原文:

为了建立接近于人前列腺癌体内自然生长过程的动物模型，利用裸鼠进行原位移植肿瘤模型的建立成为研究的热点[7]，然而如何有效地建立前列腺癌裸鼠原位移植模型是模型建立的难点。一方面，由于不同品系的裸鼠前列腺形态上有所不同[8]，因此需要将不同裸鼠的前列腺加以区分。另一方面，由于裸鼠前列腺较小[9]，直径为3 mm左右，对手术者的操作要求较高。既往研究多采用组织插块法进行前列腺癌原位移植模型的建立[10]，操作步骤是先将前列腺癌细胞接种至裸鼠皮下，6～8周形成皮下肿瘤后，再将瘤组织取出，切成1 mm3大小等体积组织块后，将裸鼠前列腺包膜切开，然后将组织块插入到裸鼠的前列腺内。这些研究操作上相对简单易行、成瘤率高，但存在一定的不足。一方面，由于肿瘤种植在皮下与原位的微环境不同，其肿瘤的基因及相关蛋白的表达存在明显差异[11]，从皮下生长到裸鼠的前列腺内生长，肿瘤生长的微环境发生了较大的改变，肿瘤的基因会发生如甲基化等修饰，不能真实模拟人类前列腺癌的发生过程[12]。另一方面，组织插块法需要对裸鼠前列腺包膜切开，部分肿瘤可能会生长于裸鼠前列腺包膜之外。相比而言，肿瘤细胞注射法可能较好地避免这些问题。

所给材料:
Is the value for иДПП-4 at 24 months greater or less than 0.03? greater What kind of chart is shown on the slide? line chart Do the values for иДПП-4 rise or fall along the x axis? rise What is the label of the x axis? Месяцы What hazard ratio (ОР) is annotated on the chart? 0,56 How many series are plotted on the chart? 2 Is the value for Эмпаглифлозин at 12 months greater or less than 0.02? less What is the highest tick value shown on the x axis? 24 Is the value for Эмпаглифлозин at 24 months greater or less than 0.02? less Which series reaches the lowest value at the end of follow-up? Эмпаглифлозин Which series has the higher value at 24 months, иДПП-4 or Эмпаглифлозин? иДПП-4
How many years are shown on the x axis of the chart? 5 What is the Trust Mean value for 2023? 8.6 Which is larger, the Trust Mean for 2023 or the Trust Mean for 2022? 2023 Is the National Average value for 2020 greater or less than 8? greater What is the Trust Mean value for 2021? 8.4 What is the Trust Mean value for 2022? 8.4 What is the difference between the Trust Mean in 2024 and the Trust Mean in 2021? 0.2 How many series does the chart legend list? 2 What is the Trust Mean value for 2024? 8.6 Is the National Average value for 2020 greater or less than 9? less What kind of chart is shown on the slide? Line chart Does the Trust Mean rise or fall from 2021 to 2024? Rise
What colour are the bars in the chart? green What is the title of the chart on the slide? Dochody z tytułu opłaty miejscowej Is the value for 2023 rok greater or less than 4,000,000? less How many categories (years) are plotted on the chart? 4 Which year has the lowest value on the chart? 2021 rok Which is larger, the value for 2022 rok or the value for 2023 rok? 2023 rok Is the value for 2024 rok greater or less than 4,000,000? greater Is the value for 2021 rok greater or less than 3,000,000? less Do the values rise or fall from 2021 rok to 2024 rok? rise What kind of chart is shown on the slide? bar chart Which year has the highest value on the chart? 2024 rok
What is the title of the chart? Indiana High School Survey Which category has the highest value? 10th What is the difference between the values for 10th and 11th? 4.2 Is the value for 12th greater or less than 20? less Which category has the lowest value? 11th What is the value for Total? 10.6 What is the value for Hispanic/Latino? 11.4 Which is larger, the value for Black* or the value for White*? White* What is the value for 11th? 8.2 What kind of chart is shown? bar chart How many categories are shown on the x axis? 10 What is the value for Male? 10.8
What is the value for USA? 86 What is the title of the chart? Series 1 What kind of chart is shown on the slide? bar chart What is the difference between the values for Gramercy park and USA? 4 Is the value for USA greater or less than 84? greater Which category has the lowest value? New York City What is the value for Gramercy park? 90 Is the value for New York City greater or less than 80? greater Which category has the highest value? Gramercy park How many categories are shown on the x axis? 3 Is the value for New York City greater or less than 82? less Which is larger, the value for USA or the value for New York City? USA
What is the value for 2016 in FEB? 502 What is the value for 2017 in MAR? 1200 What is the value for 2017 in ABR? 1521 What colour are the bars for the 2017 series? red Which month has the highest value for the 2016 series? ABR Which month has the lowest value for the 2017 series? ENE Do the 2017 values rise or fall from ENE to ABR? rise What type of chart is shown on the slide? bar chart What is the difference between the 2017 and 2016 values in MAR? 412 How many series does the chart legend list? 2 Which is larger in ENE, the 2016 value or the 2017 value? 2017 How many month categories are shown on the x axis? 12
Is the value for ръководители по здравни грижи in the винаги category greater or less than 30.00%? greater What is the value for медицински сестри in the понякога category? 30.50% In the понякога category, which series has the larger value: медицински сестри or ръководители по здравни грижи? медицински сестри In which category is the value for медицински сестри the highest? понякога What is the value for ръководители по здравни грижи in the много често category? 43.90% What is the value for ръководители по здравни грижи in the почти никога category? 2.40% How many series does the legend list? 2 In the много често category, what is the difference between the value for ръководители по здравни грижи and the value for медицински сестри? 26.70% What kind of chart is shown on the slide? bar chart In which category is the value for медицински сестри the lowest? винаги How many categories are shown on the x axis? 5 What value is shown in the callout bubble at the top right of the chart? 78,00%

待完成任务:
(A) 请判断下列三项说法是否与原文相符，每项回答“是”或“否”，并原样引用原文中起决定作用的字句：（i）裸鼠前列腺的直径约为3 mm；（ii）组织插块法的成瘤率较低；（iii）组织插块法中，细胞接种至裸鼠皮下后约6～8周形成皮下肿瘤。
(B) 列出原文中出现的全部文献引用编号。

逐题答案:
(A)
（i）是：“直径为3 mm左右”
（ii）否：“成瘤率高”
（iii）是：“6～8周形成皮下肿瘤后”

(B) [7]、[8]、[9]、[10]、[11]、[12]